All you need to know about version numbers in one page

A colleague asked me a couple of days ago: “So we roll version numbers forward only with breaking changes, right?”

Well, the best approch for any sane project in 2017 is to follow Semantic Versioning. That is not a long document to read, but here is a summary. In a nutshell, version numbers have three facets, major.minor.patch.

  • If your new release breaks something that used to work, increment major.
  • If your release adds new functionality that clients might want to rely on, increment minor.
  • If your release only fixes a bug, increment patch.

Then dependencies of the form “^3.4.2” (for example, in package.json for a JavaScript project) mean “that version, or anything backwards-compatible with it”. Which means the same major version number (3 in this case) and the same or better minor number (4 or higher); or, if the minor version is the same, then the same or better patch level (2 or higher).

This is an excellent, simple and battle-proven system.

However.

It’s not used as universally as it should be, due to of widespread confusion between software version numbers (which are part of a project’s engineering) and marketing version numbers — where going to version 1.0 is a Whole Big Deal. As a result, some engineers are scared of moving their packages to a non-zero major number. And as a result of that, you sometimes see projects releasing both breaking and non-breaking changes within the 0.x series.

Folks: don’t do that. Use semantic versioning. No ifs, no buts. Let the marketing people bundle the whole thing up periodically and call it “Release 3, ‘Kaylee'” if they want to. Doesn’t matter to us.

Advertisements

20 responses to “All you need to know about version numbers in one page

  1. I think that a lot of projects have stayed at 0.x releases for way too long, but I think there’s space for staying at 0.x and having releases where the programmers didn’t have to worry about breaking something but can release copies to people willing to work with beta software.

    Also, as https://xkcd.com/1172/ points out, there’s no such thing as a non-breaking release. Adding an method to a class could break anything who inherited from that class. Adding almost anything to a library package or header could conflict namewise with current code. Speeding up a function could break cryptographic code that depended on that function running at constant speed independent of the input or cause race conditions in (admittedly already buggy) threaded code. Automation code may depend on the exact setting of the menu.

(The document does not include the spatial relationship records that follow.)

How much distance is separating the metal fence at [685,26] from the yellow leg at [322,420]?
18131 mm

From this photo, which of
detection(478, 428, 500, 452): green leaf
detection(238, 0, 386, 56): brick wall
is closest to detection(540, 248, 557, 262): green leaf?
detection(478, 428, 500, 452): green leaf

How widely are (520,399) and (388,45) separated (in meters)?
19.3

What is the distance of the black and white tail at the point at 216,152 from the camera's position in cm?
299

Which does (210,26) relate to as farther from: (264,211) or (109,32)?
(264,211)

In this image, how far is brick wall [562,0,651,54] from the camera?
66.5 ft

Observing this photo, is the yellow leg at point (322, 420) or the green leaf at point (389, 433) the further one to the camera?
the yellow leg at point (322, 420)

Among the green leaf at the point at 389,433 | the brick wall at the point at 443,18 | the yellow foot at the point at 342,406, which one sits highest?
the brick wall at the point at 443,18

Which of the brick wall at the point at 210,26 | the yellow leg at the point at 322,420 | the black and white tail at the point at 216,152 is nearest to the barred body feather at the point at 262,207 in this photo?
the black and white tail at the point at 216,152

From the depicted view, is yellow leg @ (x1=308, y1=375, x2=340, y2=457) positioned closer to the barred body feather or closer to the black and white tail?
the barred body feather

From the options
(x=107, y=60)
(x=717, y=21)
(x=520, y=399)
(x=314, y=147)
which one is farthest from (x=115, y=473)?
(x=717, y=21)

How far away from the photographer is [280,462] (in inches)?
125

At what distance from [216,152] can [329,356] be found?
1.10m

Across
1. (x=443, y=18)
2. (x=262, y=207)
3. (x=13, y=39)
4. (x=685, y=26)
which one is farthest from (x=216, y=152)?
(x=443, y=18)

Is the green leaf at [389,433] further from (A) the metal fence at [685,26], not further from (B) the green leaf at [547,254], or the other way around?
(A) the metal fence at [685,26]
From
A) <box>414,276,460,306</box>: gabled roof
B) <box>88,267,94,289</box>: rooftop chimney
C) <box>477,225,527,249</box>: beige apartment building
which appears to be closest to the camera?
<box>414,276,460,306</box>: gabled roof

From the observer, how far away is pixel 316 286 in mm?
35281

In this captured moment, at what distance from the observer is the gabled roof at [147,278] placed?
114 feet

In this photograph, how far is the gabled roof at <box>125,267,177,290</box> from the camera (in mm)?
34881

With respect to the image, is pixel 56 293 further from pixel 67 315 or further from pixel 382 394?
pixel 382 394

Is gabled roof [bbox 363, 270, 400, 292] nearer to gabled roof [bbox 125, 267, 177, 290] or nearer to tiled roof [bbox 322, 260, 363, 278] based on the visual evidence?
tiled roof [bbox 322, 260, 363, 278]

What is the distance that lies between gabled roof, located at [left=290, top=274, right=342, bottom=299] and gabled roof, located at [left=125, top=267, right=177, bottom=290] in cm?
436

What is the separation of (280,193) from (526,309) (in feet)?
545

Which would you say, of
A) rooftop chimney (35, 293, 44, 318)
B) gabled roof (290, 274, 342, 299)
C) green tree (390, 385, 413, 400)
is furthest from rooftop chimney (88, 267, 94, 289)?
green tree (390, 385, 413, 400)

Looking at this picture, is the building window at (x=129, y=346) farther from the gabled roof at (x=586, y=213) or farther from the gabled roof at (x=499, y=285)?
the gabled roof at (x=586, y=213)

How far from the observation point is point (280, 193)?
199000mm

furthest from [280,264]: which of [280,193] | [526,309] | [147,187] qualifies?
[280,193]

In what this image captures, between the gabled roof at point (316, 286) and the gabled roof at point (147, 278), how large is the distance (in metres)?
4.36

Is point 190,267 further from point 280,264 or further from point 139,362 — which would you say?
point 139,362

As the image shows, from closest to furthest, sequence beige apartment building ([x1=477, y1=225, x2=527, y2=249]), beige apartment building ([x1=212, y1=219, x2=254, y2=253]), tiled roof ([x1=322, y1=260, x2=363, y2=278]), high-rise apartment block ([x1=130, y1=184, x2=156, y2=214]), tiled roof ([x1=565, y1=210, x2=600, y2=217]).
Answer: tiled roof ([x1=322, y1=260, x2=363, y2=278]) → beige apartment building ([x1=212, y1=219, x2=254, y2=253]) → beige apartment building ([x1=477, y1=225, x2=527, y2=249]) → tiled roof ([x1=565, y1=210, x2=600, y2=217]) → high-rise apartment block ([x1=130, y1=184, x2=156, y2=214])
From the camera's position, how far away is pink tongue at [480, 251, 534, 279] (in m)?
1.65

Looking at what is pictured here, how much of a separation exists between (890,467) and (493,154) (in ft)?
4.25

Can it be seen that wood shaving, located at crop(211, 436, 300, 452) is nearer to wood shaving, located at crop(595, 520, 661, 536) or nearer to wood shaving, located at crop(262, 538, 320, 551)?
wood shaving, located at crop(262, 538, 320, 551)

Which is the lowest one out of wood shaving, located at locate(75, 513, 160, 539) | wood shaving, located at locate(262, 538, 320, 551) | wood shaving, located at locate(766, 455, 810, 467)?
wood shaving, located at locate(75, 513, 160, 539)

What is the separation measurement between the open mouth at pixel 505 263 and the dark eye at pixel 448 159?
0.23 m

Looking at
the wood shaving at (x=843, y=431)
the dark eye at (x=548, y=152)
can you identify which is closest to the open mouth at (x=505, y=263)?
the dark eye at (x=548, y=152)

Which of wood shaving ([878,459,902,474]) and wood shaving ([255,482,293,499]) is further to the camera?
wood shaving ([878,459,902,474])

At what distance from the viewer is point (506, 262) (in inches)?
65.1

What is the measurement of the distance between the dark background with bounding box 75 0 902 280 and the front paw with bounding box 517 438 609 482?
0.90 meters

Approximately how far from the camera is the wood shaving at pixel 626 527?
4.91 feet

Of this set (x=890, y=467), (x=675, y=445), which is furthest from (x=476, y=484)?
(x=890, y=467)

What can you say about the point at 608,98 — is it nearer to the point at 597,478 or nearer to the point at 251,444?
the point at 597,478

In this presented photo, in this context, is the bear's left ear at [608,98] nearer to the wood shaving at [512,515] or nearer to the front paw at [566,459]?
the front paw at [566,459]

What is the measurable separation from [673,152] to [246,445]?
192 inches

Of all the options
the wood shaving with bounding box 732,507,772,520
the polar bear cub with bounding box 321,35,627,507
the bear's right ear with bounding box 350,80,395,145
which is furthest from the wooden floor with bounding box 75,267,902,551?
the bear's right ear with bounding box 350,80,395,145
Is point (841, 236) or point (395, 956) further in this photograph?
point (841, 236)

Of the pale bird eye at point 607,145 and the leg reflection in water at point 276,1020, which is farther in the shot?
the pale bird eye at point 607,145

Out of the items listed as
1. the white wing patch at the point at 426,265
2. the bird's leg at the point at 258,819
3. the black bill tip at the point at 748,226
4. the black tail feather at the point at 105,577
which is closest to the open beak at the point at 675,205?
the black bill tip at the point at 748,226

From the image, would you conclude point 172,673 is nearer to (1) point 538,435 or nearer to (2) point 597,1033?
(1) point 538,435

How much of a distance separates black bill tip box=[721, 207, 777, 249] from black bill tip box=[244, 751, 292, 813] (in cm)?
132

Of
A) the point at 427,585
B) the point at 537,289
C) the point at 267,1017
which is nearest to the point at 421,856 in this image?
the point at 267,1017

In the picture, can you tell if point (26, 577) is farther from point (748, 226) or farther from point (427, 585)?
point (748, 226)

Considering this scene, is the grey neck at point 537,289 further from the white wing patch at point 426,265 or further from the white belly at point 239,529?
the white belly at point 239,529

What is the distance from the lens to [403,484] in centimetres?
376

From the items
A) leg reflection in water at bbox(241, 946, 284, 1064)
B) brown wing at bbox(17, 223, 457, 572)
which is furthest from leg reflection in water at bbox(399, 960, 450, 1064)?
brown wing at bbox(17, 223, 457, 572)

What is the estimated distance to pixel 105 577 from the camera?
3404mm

  2. The XKCD is funny (as it often is), but of course not really true. A release that adds a new function to an API but doesn’t change or remove any of the existing ones is non-breaking in every sense that matters. (A developer who actively depended on the unavailability of a facility gets exactly what she deserves.) I don’t at all see how adding a method to a class can break anything — can you explain?

    On 0.x releases: I agree there is a place for them, and indeed the SemVer document explicitly allows for them. But as soon as someone else is depending on your code, you do them a disservice to stay at 0.x; especially since nine times out of ten it’s done from sheer superstition — fear of the Magic Number 1.0.

  3. class A {def plus (a : A) = ???}
    class B extends A {def minus (a : A) = ???} 
    

    is valid compiling Scala code.

    class A {def plus (a : A) = ???; def minus (a : A) = ???}
    class B extends A {def minus (a : A) = ???} 
    

    doesn’t compile. It’s a trivial fix–adding “override” to the code– but if some method of A depends on minus, and ends up calling B’s minus, which works differently, it can cause bugs; if A’s new plus calls minus and B’s minus calls A’s plus, an infinite loop can occur.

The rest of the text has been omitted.